Aw yea. Delicious Meat, friendly, no-stakes conversation. Homely. He could get used to this.]
As long as you're not throwing up while crying, I'll be pretty chuffed. Actually, you'll never get rid of me if you go being all mushy around me. I'm that guy who gets attached and thinks we're friends even if we're not, y'know? Dangerous, me.
no subject
The food smells good, though. Superb distraction from this whole weird place.]
You're already in "my place"- [he does the fingerquotes,] -making food, man. I already decided we were friends ten minutes ago.
[If it gets him free food... Just kidding, one need merely show Junpei an iota of decency in a Kidnapping Situation and he'll imprint instantly. But that's a little mushy and a little strange, so. Free toast-!!]
That cool?
no subject
[Even if Junpei had put it in a decidedly Normal Fashion, Gregor's still going to look very pleased with himself as he flips spam, chuffing happily away like a steam train (minus the typical steam, thankfully).]
What I mean is, yeah. That's cool. Who's going to complain about having a friend in this place, or at all? Guess that means that, if you're ever in a sore spot somehow while we're here, just give me a whistle. I'm pretty good at fixing problems that can be solved with sharp implements, if it's for a pal.
no subject
Sure, I'll keep you on speed dial. You ever need someone to solve your way out of a locked room without the keys, let me know. [......,] I've kinda got a weirdly specific skillset.

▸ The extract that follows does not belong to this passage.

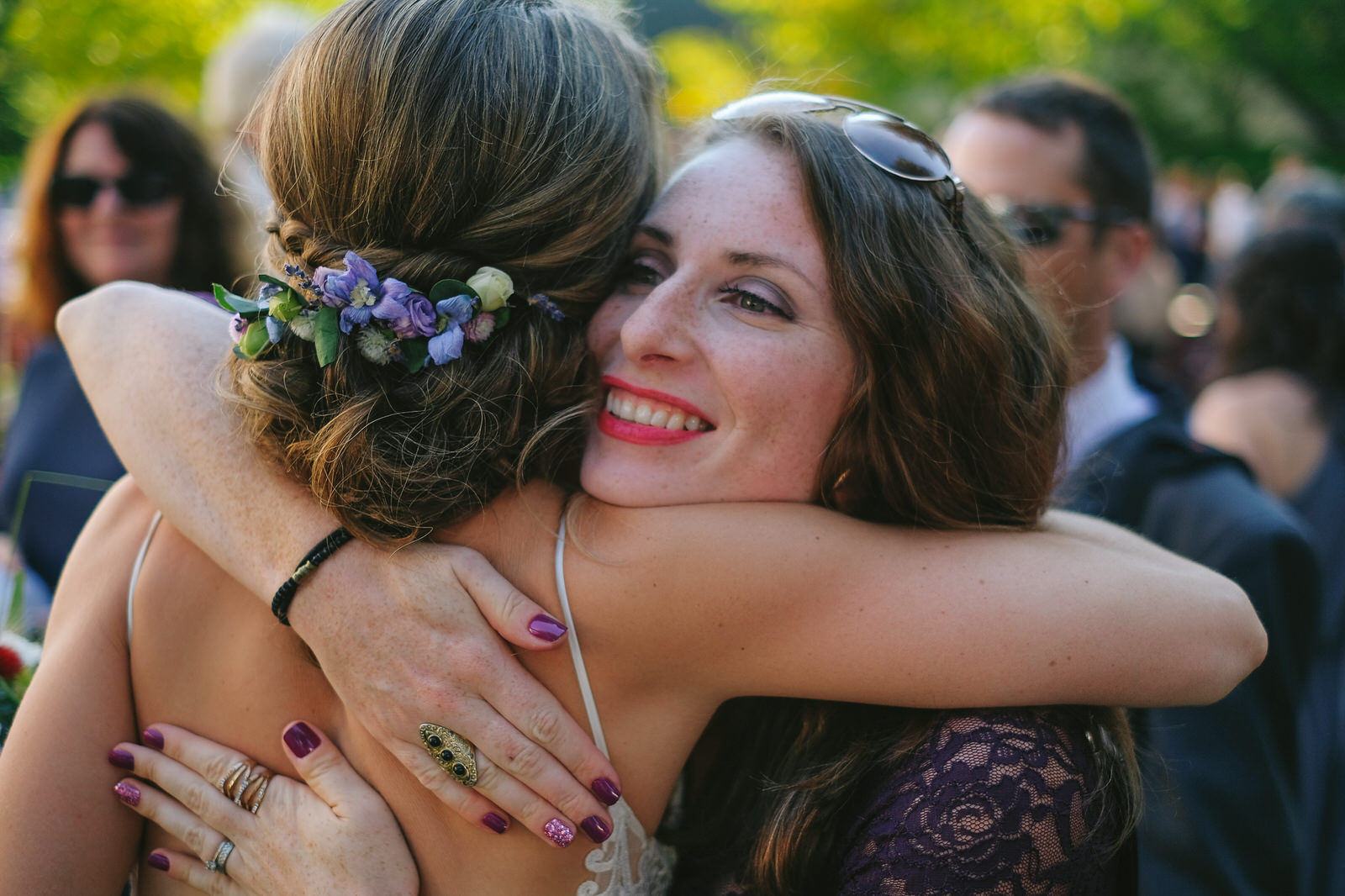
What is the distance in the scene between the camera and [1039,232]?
11.5ft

[But at the same time: isn't this whole city kind of one big escape room? He's convinced of it! He'll come in handy!
He leans over just so to watch the pan, ooh sizzly,] It smells good.
no subject
[Hey, he's not judging anyone's skillset, especially if it's one he lacks. ...And especially if it might've come from someone who expects everyone currently here to just. Start killing each other.
There's gotta be a reason, right? So yeah. No judgment. Only spam. With a nice crust on one side, by now. Another flip, because the other side isn't quite as nicely cooked, before he shoots Junpei a sidelong look and a tiny smile.] Man, anything smells good in a pan, long as it's not burnt to absolute charcoal. Here-- [And he jams the spatula into a nice, crusty, crispy edge, cutting off a piece. Nudges it around the pan so the soft edge crisps up, then flicks it back onto the spatula for Junpei.
As a treat.]
no subject
[But here's to hoping. What he would give for even a crumb of indication that there is, indeed, a reason behind this whole place and their presence in it. A list of rules. A crackly voice-changer speaker. Anything. At least then there would be a place to start.
In the spirit of not getting too in his head about it, though: ooh, a sample? A treat, for him? 👉👈 He raises an eyebrow-]
Well, now I feel like a little kid begging for dinner early... [but he's still going to take this little piece and "ow ow hot" at it for a second before he pops it in his mouth. chew....] Hey, it's good!